### Work to be completed
Find every line in the listing below that contains the word "left" and copy each of those lines out in full.

Dataset entries:
========

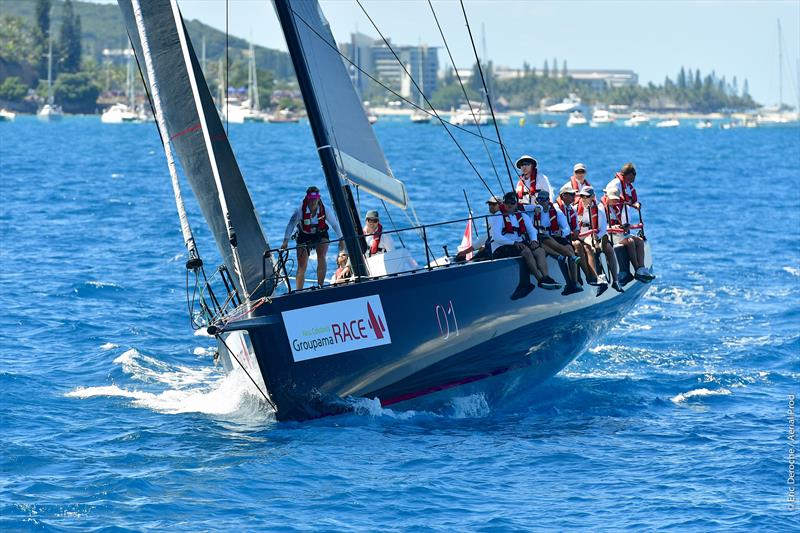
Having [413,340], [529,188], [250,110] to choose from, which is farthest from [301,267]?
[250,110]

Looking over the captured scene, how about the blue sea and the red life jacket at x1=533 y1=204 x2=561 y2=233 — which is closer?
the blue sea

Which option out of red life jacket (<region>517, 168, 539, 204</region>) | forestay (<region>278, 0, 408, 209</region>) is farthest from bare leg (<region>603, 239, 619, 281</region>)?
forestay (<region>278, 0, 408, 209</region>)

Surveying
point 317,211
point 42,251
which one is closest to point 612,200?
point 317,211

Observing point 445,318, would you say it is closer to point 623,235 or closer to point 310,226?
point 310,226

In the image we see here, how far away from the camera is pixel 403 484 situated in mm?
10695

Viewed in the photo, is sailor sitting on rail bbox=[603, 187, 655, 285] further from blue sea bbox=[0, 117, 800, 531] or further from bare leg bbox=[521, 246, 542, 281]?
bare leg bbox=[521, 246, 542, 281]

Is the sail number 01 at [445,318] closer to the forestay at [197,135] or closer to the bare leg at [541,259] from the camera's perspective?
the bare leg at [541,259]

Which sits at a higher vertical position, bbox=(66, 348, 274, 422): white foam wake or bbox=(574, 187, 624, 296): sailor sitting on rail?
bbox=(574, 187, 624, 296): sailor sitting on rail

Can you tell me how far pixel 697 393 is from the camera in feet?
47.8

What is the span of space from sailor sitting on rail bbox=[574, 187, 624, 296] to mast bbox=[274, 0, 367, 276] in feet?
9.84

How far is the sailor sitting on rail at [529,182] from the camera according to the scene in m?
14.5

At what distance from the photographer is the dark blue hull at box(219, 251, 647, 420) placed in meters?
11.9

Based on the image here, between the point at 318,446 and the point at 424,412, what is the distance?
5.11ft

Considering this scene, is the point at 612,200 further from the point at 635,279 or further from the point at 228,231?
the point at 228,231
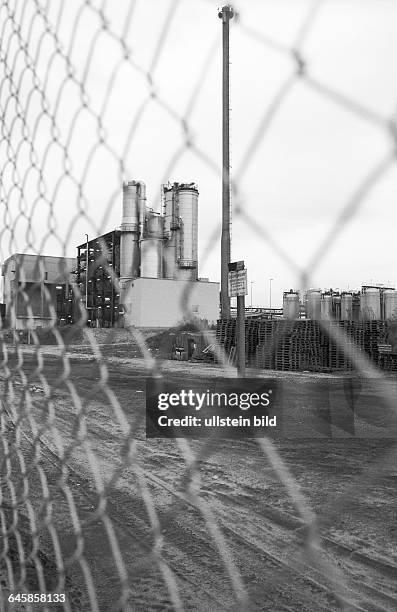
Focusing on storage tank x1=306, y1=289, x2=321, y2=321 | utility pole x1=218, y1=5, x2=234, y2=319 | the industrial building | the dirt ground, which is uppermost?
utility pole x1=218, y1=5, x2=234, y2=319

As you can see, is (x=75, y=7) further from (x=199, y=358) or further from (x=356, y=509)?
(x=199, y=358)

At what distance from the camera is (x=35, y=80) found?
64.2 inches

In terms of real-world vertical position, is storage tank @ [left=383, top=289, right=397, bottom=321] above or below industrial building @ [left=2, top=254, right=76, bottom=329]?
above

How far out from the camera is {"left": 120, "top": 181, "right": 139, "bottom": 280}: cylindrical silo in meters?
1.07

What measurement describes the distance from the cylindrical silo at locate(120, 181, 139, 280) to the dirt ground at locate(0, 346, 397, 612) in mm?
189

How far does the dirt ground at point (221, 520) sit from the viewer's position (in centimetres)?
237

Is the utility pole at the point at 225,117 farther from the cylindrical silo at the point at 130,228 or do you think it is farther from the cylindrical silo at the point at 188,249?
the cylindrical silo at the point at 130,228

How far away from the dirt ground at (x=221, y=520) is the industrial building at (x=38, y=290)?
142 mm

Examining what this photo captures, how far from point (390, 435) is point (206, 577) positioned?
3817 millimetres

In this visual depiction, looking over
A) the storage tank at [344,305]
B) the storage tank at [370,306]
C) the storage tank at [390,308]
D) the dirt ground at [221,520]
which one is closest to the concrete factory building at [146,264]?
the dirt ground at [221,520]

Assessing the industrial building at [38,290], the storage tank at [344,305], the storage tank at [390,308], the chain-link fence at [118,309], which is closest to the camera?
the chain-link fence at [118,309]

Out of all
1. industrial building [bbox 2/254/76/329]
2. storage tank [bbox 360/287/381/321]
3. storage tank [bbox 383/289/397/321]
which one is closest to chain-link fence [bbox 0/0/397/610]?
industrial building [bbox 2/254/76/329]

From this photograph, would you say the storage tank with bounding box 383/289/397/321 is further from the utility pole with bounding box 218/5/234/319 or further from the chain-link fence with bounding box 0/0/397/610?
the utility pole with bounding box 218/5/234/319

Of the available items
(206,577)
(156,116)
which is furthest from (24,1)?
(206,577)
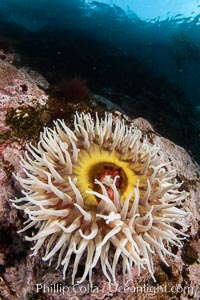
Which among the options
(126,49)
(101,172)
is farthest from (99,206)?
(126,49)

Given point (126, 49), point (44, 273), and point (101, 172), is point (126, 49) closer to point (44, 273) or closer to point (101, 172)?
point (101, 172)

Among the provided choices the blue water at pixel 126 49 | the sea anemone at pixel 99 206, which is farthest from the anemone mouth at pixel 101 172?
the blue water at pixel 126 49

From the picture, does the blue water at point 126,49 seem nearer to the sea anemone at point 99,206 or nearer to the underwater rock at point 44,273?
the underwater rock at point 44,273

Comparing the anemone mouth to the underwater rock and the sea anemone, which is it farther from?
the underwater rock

========

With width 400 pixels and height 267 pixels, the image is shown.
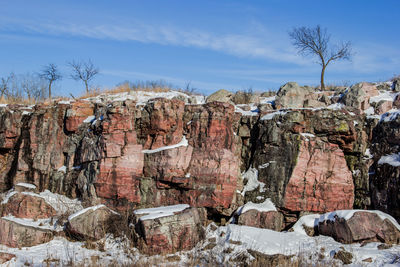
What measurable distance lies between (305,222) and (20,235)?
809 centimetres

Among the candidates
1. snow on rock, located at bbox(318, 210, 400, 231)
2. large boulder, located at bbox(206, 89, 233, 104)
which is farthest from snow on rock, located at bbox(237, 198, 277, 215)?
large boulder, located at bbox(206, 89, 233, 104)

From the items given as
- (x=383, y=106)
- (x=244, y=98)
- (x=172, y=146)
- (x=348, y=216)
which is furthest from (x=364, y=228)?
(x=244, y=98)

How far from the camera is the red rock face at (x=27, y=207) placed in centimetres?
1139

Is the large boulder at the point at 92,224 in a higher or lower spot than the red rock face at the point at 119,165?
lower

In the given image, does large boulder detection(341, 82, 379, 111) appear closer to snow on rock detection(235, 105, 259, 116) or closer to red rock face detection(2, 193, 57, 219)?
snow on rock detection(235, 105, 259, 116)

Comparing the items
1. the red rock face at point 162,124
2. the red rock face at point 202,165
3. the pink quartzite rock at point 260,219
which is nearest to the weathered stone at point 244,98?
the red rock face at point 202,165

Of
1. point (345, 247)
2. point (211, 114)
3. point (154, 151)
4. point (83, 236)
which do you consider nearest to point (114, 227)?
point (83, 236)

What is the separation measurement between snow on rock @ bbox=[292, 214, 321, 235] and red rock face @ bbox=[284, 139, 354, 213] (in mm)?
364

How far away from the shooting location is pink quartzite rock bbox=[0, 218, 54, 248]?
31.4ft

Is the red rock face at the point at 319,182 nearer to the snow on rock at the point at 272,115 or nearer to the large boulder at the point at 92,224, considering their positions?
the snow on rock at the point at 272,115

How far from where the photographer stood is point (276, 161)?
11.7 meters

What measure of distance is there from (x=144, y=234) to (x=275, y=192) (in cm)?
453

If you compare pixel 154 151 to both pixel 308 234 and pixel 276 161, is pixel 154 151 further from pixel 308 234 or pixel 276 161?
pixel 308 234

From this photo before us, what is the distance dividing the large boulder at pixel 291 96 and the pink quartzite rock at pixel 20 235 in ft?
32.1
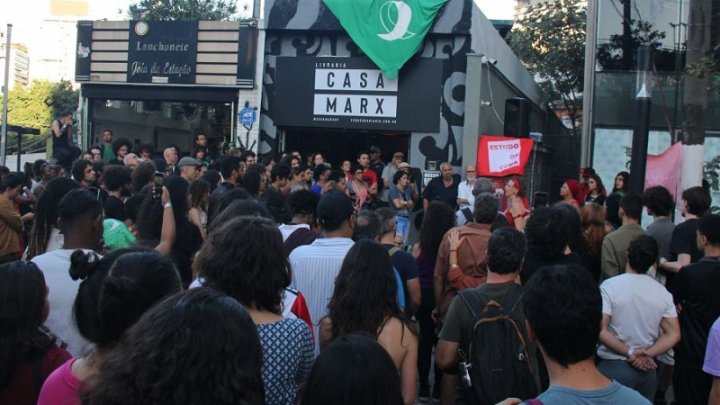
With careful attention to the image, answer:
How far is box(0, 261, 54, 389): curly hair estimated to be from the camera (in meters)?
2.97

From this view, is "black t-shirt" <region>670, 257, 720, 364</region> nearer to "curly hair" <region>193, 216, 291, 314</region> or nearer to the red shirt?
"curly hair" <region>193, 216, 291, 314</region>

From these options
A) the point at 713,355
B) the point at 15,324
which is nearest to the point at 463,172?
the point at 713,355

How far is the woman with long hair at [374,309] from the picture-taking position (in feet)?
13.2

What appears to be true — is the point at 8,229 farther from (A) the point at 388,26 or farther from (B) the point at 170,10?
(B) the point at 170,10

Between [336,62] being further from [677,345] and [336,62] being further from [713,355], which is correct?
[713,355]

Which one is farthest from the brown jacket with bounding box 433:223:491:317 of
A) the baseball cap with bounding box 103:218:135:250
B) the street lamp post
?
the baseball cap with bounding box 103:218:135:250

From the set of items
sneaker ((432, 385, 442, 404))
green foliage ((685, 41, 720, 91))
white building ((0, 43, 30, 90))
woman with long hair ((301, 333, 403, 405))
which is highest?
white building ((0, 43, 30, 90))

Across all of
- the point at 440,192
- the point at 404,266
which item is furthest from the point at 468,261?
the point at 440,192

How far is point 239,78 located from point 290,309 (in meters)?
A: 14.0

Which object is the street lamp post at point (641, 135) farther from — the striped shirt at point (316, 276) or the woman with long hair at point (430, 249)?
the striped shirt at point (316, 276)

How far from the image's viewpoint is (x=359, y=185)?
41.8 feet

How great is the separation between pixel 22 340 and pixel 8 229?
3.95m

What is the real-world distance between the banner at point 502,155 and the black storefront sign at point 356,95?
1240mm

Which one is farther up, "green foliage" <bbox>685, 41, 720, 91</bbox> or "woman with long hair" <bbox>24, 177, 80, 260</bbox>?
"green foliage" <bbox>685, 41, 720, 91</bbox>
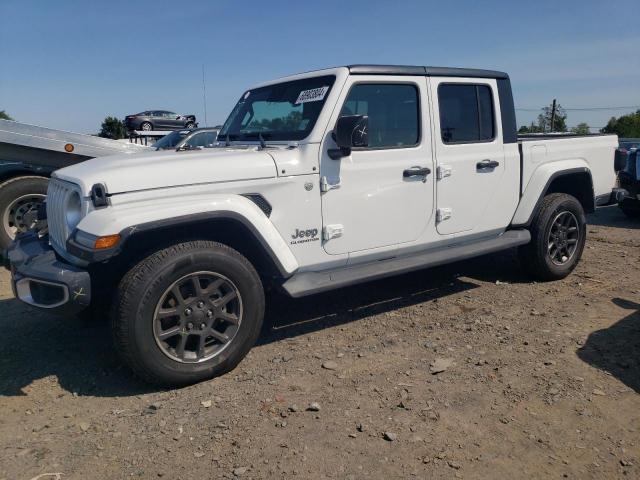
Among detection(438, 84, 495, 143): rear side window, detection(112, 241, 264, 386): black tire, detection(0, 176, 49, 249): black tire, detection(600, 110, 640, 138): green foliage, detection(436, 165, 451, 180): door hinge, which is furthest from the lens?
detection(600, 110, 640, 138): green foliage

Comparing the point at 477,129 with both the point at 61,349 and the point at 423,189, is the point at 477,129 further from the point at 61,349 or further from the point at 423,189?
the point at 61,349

========

### Response to this exercise
In terms of real-world vertical position, is storage tank @ [left=383, top=289, right=397, bottom=321] above or below industrial building @ [left=2, top=254, right=76, bottom=329]?
How far out from the camera is {"left": 120, "top": 181, "right": 139, "bottom": 280}: cylindrical silo in meters?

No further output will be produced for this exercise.